**AVAILABLE RECORDS**

────────────────────────────────────────

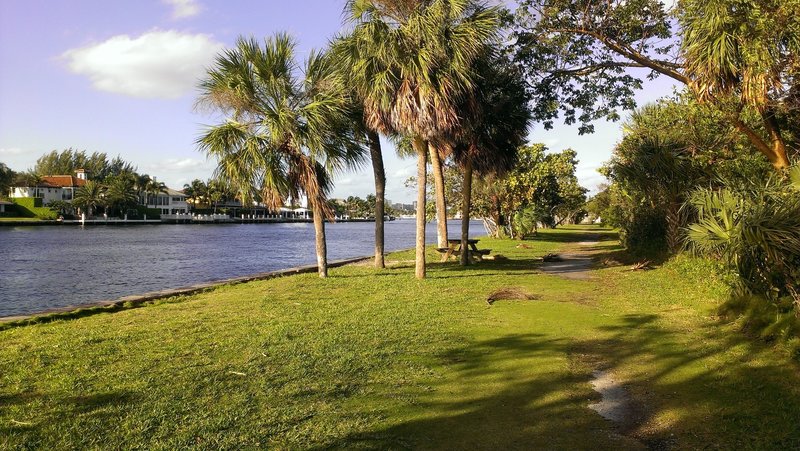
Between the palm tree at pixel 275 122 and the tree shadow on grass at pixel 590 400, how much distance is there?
840cm

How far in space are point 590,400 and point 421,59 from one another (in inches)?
375

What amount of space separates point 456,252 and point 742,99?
486 inches

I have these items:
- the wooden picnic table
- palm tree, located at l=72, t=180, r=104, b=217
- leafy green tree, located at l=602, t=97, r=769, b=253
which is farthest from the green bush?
palm tree, located at l=72, t=180, r=104, b=217

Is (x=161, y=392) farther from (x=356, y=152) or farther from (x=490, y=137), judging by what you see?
(x=490, y=137)

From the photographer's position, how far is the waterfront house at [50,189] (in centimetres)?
9869

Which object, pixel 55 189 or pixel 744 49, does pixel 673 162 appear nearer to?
pixel 744 49

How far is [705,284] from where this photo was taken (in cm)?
1140

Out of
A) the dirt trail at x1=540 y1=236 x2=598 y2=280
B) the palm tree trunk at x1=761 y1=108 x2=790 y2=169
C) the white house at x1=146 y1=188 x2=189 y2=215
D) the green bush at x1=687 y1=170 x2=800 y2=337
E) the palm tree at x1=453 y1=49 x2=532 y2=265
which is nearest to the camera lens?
the green bush at x1=687 y1=170 x2=800 y2=337

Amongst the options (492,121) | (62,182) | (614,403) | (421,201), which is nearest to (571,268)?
(492,121)

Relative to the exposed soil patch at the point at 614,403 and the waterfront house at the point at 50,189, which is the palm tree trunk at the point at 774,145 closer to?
the exposed soil patch at the point at 614,403

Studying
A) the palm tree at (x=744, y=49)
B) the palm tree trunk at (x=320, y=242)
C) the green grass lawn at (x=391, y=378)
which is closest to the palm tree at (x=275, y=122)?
the palm tree trunk at (x=320, y=242)

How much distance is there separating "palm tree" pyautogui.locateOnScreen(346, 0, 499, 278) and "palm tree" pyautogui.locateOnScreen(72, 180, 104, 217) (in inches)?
3979

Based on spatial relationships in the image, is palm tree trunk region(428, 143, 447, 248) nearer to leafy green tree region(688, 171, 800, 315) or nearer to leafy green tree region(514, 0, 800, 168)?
leafy green tree region(514, 0, 800, 168)

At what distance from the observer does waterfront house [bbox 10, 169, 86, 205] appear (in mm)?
98688
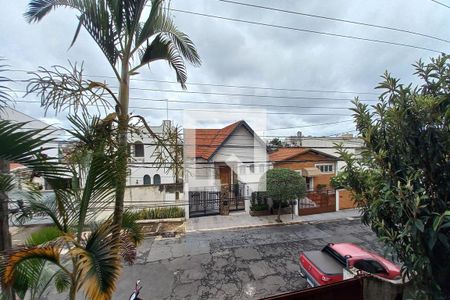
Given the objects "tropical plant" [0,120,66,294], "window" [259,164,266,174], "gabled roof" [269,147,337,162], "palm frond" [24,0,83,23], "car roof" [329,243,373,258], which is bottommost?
"car roof" [329,243,373,258]

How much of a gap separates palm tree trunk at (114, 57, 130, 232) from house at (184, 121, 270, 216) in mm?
10710

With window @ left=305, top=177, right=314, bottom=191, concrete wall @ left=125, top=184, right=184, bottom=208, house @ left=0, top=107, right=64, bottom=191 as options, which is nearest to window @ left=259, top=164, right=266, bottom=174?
window @ left=305, top=177, right=314, bottom=191

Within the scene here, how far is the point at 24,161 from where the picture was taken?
1524mm

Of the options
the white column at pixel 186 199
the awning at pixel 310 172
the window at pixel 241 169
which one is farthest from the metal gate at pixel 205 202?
the awning at pixel 310 172

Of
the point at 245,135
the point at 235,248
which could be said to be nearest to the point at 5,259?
the point at 235,248

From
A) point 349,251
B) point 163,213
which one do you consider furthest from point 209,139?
point 349,251

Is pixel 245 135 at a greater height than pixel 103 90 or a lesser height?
greater

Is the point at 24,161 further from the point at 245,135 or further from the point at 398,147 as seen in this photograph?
the point at 245,135

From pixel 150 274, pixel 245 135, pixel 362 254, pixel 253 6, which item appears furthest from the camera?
pixel 245 135

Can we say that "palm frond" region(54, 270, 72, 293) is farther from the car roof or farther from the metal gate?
the metal gate

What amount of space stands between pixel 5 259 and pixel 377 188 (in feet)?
9.69

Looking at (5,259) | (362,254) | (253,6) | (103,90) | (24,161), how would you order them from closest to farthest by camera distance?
1. (24,161)
2. (5,259)
3. (103,90)
4. (253,6)
5. (362,254)

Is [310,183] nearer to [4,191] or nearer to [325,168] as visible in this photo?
[325,168]

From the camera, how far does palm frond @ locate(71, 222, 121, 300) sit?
1525 millimetres
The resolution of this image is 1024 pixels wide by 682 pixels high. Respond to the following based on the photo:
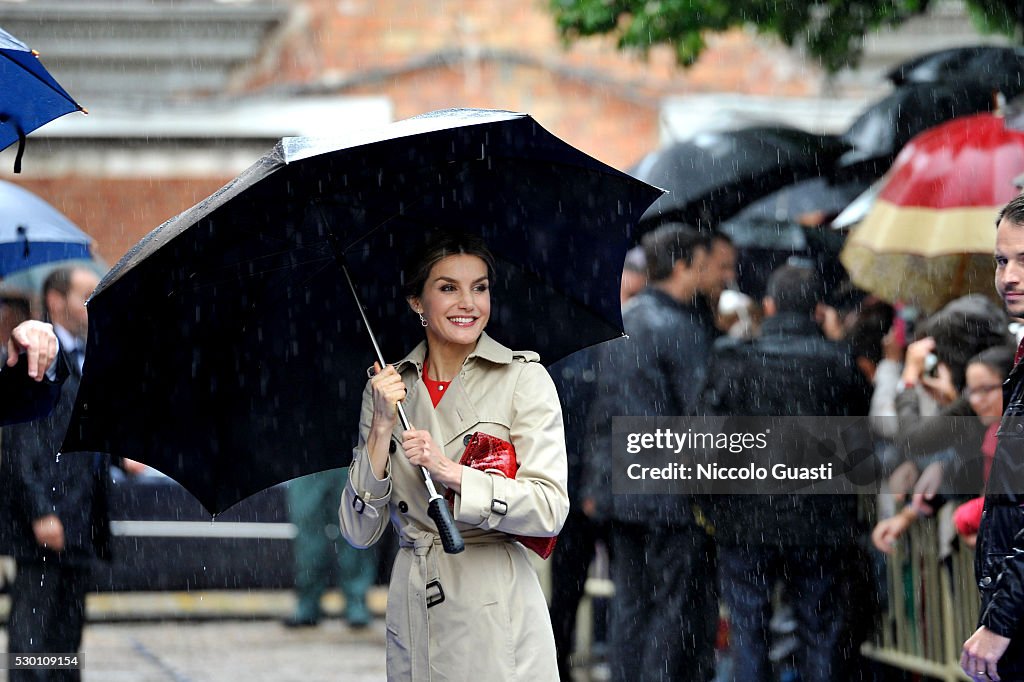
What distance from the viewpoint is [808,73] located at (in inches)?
634

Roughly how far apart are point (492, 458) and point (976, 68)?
548 cm

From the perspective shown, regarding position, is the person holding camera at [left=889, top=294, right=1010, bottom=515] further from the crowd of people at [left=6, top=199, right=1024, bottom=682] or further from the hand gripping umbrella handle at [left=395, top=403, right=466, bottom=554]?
the hand gripping umbrella handle at [left=395, top=403, right=466, bottom=554]

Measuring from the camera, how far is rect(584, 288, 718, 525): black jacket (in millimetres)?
7008

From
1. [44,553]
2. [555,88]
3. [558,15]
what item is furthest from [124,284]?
[555,88]

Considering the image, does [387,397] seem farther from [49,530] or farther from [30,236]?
[49,530]

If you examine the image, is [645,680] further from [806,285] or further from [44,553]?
[44,553]

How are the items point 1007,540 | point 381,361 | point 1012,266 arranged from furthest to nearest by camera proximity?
point 1012,266 → point 1007,540 → point 381,361

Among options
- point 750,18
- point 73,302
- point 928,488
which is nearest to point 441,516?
point 928,488

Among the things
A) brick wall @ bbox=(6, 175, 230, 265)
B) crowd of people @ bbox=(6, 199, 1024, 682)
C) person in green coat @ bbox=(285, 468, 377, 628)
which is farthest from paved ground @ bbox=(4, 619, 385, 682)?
brick wall @ bbox=(6, 175, 230, 265)

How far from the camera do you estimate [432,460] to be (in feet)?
12.7

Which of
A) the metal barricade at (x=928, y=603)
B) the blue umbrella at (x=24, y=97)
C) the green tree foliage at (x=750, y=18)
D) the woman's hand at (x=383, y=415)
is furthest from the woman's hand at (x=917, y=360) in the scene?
the blue umbrella at (x=24, y=97)

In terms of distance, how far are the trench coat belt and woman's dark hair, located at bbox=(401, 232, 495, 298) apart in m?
0.67

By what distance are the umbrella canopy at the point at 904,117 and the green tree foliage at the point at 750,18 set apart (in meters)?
1.71

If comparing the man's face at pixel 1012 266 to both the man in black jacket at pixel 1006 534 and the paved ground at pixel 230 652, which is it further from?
the paved ground at pixel 230 652
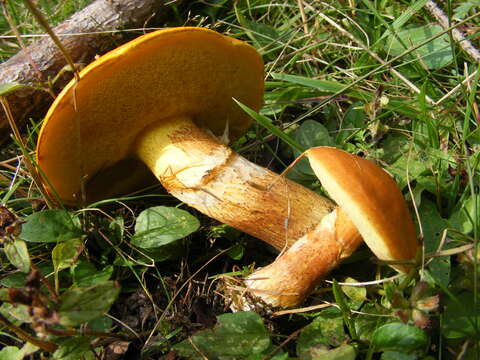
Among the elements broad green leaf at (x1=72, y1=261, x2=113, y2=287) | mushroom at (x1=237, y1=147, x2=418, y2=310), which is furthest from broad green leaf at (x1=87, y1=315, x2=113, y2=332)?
mushroom at (x1=237, y1=147, x2=418, y2=310)

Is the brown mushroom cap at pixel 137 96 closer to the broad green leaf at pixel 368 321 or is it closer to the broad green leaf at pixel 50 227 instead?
the broad green leaf at pixel 50 227

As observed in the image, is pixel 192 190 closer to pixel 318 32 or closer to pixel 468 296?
pixel 468 296

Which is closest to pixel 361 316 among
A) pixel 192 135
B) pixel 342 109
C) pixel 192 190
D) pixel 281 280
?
pixel 281 280

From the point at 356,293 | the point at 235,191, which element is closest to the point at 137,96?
the point at 235,191

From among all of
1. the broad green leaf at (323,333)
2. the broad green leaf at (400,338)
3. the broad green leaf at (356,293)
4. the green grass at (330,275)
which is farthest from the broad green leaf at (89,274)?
the broad green leaf at (400,338)

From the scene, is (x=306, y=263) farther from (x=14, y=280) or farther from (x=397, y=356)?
(x=14, y=280)

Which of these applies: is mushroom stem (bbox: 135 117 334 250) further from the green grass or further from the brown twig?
the brown twig
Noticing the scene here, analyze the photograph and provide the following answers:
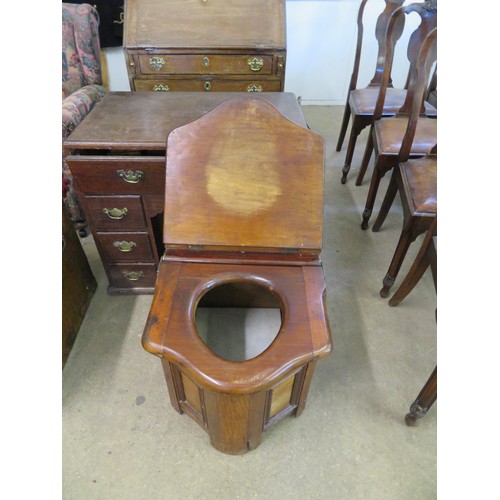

────────────────────────────────────────

Turn the lines starting with the one that contains "Which of these" and going on through the end of the entries into a Markdown table with columns No. and Text, one numbered row per line. Skip blank lines and leave out the pictures.

| No. | Text |
|---|---|
| 1 | Which of these applies: is mushroom stem (bbox: 135 117 334 250) further from the green grass or further from the brown twig? |
| 2 | the brown twig |
| 3 | Noticing the scene here, analyze the photograph and provide the following answers: |